BEGIN Records for the task
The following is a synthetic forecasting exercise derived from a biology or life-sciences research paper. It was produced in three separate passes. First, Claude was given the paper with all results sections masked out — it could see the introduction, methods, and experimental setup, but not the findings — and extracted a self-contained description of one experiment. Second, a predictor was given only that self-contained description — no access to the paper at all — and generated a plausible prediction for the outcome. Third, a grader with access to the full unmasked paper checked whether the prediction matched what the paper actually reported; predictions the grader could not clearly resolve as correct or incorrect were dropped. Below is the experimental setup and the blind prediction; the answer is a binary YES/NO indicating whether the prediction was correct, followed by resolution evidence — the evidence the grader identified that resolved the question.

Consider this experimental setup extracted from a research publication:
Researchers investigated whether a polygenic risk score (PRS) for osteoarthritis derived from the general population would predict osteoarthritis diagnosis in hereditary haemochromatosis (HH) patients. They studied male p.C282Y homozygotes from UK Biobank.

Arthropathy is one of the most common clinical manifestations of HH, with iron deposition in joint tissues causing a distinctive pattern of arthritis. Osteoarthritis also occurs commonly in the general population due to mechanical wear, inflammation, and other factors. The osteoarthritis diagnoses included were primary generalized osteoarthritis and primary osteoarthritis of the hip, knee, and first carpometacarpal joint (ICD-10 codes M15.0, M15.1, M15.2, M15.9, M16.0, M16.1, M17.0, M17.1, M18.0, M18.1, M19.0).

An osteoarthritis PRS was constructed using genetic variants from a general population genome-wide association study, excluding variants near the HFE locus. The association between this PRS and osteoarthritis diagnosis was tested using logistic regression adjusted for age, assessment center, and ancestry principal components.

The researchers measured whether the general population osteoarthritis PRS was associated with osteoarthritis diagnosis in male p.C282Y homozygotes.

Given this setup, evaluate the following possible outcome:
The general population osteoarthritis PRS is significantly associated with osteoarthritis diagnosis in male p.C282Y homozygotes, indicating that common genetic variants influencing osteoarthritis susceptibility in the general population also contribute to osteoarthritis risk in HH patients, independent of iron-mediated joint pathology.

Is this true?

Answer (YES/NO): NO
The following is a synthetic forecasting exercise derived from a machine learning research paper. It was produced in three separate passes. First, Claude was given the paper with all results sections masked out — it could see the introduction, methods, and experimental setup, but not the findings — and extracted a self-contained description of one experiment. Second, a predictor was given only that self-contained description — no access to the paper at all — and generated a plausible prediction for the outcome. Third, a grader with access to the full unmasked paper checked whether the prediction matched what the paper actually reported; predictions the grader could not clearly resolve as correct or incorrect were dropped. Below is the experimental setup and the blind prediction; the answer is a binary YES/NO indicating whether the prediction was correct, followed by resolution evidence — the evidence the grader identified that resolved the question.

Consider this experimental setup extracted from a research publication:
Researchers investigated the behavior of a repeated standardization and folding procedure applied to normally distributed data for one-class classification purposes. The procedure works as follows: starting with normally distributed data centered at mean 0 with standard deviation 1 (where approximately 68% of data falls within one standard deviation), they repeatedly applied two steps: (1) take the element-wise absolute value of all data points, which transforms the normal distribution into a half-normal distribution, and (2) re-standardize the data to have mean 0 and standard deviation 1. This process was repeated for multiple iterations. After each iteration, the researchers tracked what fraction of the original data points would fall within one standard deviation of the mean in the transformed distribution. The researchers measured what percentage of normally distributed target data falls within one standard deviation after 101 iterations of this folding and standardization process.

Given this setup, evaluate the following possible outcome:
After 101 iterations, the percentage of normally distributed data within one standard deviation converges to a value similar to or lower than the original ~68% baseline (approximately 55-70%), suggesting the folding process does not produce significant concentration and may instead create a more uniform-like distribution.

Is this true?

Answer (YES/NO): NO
END Records for the task
**What you have to do**. Pull every line that holds the string "iterations" out of the records.

**Task response**.
Researchers investigated the behavior of a repeated standardization and folding procedure applied to normally distributed data for one-class classification purposes. The procedure works as follows: starting with normally distributed data centered at mean 0 with standard deviation 1 (where approximately 68% of data falls within one standard deviation), they repeatedly applied two steps: (1) take the element-wise absolute value of all data points, which transforms the normal distribution into a half-normal distribution, and (2) re-standardize the data to have mean 0 and standard deviation 1. This process was repeated for multiple iterations. After each iteration, the researchers tracked what fraction of the original data points would fall within one standard deviation of the mean in the transformed distribution. The researchers measured what percentage of normally distributed target data falls within one standard deviation after 101 iterations of this folding and standardization process.
After 101 iterations, the percentage of normally distributed data within one standard deviation converges to a value similar to or lower than the original ~68% baseline (approximately 55-70%), suggesting the folding process does not produce significant concentration and may instead create a more uniform-like distribution.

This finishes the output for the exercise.